* _WHAT THIS TASK INVOLVES_
Count how many lines in the items below contain the string "photograph", matching case exactly. Reply with only that number.
:: DATA FOR THE TASK ::
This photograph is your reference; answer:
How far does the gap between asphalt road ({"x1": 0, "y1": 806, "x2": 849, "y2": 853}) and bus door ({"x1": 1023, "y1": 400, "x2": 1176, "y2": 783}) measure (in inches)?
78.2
:::
:: DATA FOR THE TASK ::
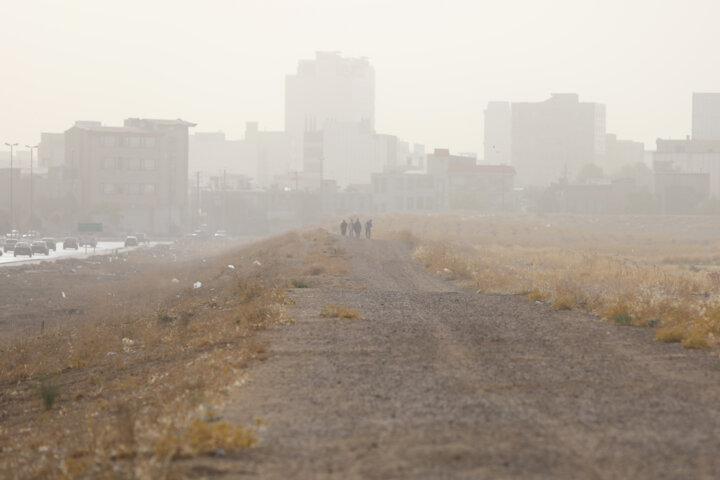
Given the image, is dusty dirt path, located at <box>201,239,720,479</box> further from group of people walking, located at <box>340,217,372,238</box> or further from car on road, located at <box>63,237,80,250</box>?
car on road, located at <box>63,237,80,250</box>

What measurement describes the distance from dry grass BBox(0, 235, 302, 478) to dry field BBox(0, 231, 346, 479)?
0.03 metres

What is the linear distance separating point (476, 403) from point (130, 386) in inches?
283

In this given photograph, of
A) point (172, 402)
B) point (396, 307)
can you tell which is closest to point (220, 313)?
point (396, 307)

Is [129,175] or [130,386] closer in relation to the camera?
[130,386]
:::
* _THE RESPONSE_
2